本件において、被告人両名は、朝鮮に本籍を有する外国人で、昭和二十二年五月二
日勅令第二百七号外国人登録令(以下旧令と称する。)施行の際現に本邦に在留し
ていた著であるから、右勅令施行の日から三十日以内に、所定の登録の申請をしな
ければならないことは、右勅令附則第二項第三項によつて明らかである。然るとこ
ろ、右勅令は、昭和二十四年十二月三日政令第三百八十一号(以下新令と称す
る。)により改正され、昭和二十五年一月十六日から施行されたものである。被告
人両名は、原判示の如く、旧令所定の期間内に登録の申請をなさず、その後引き続
き昭和二十五年九月下旬頃まで右手続を怠つていたものであるから、旧令から新令
に跨つて、その義務違反が継続していたもので、斯の如き場合には、旧令と新令と
の間に刑の変更があつて、新令の刑が旧令の刑より重く定められているとしても、
重い新令のみを適用すれば足りるものと解すべきである。原判決が、原判示認定の
事実に対して、昭和二十二年勅令第二百七号外国人登録令附則第二項第三項第四条
第十三条第一号等を適用したのは、右の趣旨に従つて法令の適用をなしたもので、
右第十三条第一号というのは、新令第十三条第一号であることが明らかであるか
ら、原判決の法令の適用には誤がない。
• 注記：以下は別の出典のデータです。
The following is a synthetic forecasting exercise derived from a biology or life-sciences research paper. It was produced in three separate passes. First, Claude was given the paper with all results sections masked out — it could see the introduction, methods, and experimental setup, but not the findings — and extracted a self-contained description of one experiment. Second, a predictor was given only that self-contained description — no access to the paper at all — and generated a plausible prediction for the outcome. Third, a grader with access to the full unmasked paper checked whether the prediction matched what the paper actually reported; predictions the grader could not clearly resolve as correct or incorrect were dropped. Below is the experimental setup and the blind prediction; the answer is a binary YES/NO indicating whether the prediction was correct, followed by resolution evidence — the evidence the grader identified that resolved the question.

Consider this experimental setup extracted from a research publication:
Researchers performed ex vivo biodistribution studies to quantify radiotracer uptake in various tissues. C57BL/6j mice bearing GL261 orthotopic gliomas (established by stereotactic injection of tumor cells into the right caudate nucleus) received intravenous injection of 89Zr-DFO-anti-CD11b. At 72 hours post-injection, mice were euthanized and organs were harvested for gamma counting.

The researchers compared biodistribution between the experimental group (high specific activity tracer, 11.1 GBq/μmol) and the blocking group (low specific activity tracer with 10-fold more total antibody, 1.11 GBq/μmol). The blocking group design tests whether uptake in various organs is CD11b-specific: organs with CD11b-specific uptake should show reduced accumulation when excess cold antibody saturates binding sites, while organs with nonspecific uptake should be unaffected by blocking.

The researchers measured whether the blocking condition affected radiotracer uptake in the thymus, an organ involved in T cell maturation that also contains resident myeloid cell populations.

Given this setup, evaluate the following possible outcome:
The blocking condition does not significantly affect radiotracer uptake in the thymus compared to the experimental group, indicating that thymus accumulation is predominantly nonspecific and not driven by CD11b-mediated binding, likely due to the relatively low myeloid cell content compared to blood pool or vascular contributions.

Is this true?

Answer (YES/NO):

論旨は理由がない。
 被告人両名に対する同弁護人の各控訴趣意第二点について。
 論旨は、いずれも、原判決の刑の量定が不当であるというにあるが、記録を精査
し、弁護人主張の各種事情を考慮するも、原審の刑の量定は不当ではないので、論
旨も採用できない。
 よつて、刑事訴訟法第三百九十六条に則り、本件各控訴を、いずれも棄却し、刑
法第二十一条により、被告人両名の当審における未決勾留日数中各九十日を本刑に
算入することとし、主文の通り判決する。